Le gouvernement espagnol prévoit que le chômage continuera de frapper environ un quart de la population active espagnole jusqu’en 2016. Ses prévisions rendues publiques le 26 avril tablent sur un taux de chômage de 24,8% en 2016, à peine moins que les 27% d’aujourd’hui. Chez les jeunes de moins de 25 ans, on compte près d’un million de chômeurs, une génération « sacrifiée » avec un taux de chômage supérieur à 57% ! Là encore, aucune amélioration n’est attendue avant plusieurs années. Toutes ces souffrances ne servent donc à rien.

En Espagne, ce n’est même plus une crise sociale. C’est une crise de civilisation. Rendez-vous compte, pour la première fois depuis que la statistique existe, la population totale de l’Espagne a reculé en 2012 par rapport à l’année précédente ! Le pays a perdu des habitants. 200 000 environ en une année. Pour la première fois, le nombre d’émigrants, ceux qui quittent le pays, a été supérieur au nombre d’immigrants, ceux qui arrivent. Parmi ceux-ci, on ne compte plus les latino-américains venus chercher du travail en Europe et qui sont repartis dans leur pays d’origine faute de pouvoir survivre dans « l’Europe qui protège ». Le Monde a même publié un article sur le malheur des dissidents cubains qui regrettent d’être venus voir de si près le paradis capitaliste. Je souhaite qu’ils restent ici partager les joies du modèle qui leur est si cher : la liberté de la misère et la liberté d’en être satisfaits. Et bien sûr, des milliers de jeunes espagnols quittent leur pays pour essayer de trouver du travail ailleurs. L’Allemagne se frotte les mains car bon nombre d’étudiants et diplômés viennent chez elle. L’Allemagne de Merkel importe ainsi les jeunes qu’elle n’arrive pas à faire naître sur son sol. Elle offre trois mille euros de prime pour venir travailler en gériatrie. L’Allemagne ne peut en effet envoyer tous ses retraités et personnes âgées vivre en Thaïlande ou en Afrique ou se trouve la main d’œuvre pas chère respectueuse des personnes âgées.
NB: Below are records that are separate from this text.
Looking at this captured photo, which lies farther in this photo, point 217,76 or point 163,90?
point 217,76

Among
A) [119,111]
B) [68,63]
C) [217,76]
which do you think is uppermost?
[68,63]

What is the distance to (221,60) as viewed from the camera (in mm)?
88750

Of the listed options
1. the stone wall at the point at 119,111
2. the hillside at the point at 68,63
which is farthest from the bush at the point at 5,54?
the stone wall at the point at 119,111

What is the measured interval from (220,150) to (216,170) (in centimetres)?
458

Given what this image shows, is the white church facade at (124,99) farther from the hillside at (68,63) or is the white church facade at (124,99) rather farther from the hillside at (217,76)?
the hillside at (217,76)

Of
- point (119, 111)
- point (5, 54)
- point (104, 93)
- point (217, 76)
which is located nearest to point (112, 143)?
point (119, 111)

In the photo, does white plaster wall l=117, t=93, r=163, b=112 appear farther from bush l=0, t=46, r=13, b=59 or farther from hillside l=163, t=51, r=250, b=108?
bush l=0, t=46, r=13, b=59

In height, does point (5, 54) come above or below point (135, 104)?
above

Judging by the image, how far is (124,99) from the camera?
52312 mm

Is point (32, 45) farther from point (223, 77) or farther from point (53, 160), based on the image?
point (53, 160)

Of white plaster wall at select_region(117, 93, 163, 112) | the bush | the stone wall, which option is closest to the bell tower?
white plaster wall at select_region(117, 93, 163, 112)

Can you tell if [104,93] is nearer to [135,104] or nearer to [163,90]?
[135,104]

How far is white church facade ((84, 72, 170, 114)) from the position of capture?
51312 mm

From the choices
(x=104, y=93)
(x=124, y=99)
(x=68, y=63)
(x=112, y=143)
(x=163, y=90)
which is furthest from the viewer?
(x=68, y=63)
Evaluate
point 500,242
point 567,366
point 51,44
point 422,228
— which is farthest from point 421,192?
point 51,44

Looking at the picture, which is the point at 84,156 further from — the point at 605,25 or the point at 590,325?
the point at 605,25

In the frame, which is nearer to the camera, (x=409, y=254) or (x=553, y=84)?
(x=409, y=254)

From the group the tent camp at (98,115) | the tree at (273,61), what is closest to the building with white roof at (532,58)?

Mais, nous disent les « journalistes » illuminés par les éléments de langage de la Curie euro-béate, il y aurait de « bons signes en vue ». Voyons cela. Avec ces cures d’austérité, les salaires ont diminué de 7% entre 2009 et 2011. Cela a permis à l’Espagne de gagner en « compétitivité ». Les libéraux se félicitent même du fait que, grâce à ce remède de cheval pour faire « baisser le coût du travail », l’Espagne a dégagé un excédent commercial en mars 2013. Pour la première fois depuis 42 ans, le pays a moins importé qu’il n’a exporté ! Génial ! Bien sûr, cela tient au fait que les importations se sont effondrées de 15% vu que plus personne n’a d’argent pour acheter quoi que ce soit. Mais les libéraux s’en moquent. Le pays a un excédent commercial. Pour eux, c’est le signe que l’Espagne va mieux. Même si personne ne veut plus y vivre. Tel est le modèle libéral. L’actuel miracle espagnol est le suivant : comment se fait-il que l’on ne soit pas encore arrivé au point destituant « qu’ils s’en aillent tous » ? Ça vient.